▶ **Work task A**
Return everything from "The Integrated Services" down to "and condition-specific programs." in the Maternal and Child Health Bureau passage, word for word.
▶ **Work task B**
According to the Maternal and Child Health Bureau passage, what share of children and youth under age 18 in the United States are estimated to have special health needs?
▶ **Work task C**
Please turn the paragraph of the Maternal and Child Health Bureau passage that begins "DSCSHN is one of five divisions" into a short list that keeps its main facts.

▶ **Passage shown**
The work of all Maternal and Child Health Bureau divisions, programs, and staff is in support of the Bureau’s Strategic Plan (2003-2007) for meeting the needs of the maternal and child health populations of the United States and its Jurisdictions. The Bureau focuses—through leadership, performance, and accountability—on accomplishment of five over-arching goals: 1) Provide National Leadership for Maternal and Child Health; 2) Promote an Environment that Supports Maternal and Child Health; 3) Eliminate Health Barriers and Disparities; 4) Improve the Health Infrastructure and Systems of Care, and 5) Assure Quality of Care. The Bureau’s progress—or accountability—toward goal achievement is reported annually.

DSCSHN is one of five divisions of the Health Resources and Services Administration’s (HRSA) Maternal and Child Health Bureau (MCHB). It plays a national leadership role in the development and implementation of comprehensive, community-based, family-centered, culturally competent, coordinated systems of care for children and youth with special health needs (CYSHCN) and their families. DSCSHN also takes the lead in responding to emerging issues for CYSHCN and their families in the U.S. and abroad. It plays an important role in translating genetics research into practice.

Children and youth with special health needs include all children who have, or are at increased risk for, chronic physical, developmental, behavioral, or emotional conditions and who also require health and related services of a type or amount beyond that required by children generally. According to the National Survey of Children with Special Health Care Needs (2001), approximately 12.8% of children and youth under the age of 18 in the United States are estimated to have special health needs. The Division’s Integrated Services Branch (ISB) and the Genetic Services Branch (GSB) work to achieve six critical systems outcomes set out in the Healthy People 2010 National Health Objectives and the President’s New Freedom Initiative to break down barriers to community inclusion for people with disabilities. These include:

  • Family /professional partnership at all levels of decision-making;
  • Access to coordinated ongoing comprehensive care within a medical home;
  • Access to adequate private and/or public insurance to pay for needed services;
  • Early and continuous screening for special health needs;
  • Organization of community services for easy use;
  • Youth transition to adult health care, work, and independence.

INTEGRATED SERVICES BRANCH

The Integrated Services Branch supports the core “systems” framework for the six systems outcomes listed above, and implements these outcomes through both non-categorical and condition-specific programs.

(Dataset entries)
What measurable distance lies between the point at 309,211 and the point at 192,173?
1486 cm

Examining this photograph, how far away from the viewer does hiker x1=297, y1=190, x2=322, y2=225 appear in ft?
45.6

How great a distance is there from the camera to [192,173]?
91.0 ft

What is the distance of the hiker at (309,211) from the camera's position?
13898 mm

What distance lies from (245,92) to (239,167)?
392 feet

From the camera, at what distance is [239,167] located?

▶ **Solution A**
The Integrated Services Branch supports the core “systems” framework for the six systems outcomes listed above, and implements these outcomes through both non-categorical and condition-specific programs.

▶ **Solution B**
Approximately 12.8%.

▶ **Solution C**
- DSCSHN is one of five divisions of HRSA's Maternal and Child Health Bureau (MCHB).
- It leads nationally in developing and implementing comprehensive, community-based, family-centered, culturally competent, coordinated systems of care for children and youth with special health needs (CYSHCN) and their families.
- It leads the response to emerging issues for CYSHCN and their families in the U.S. and abroad.
- It helps translate genetics research into practice.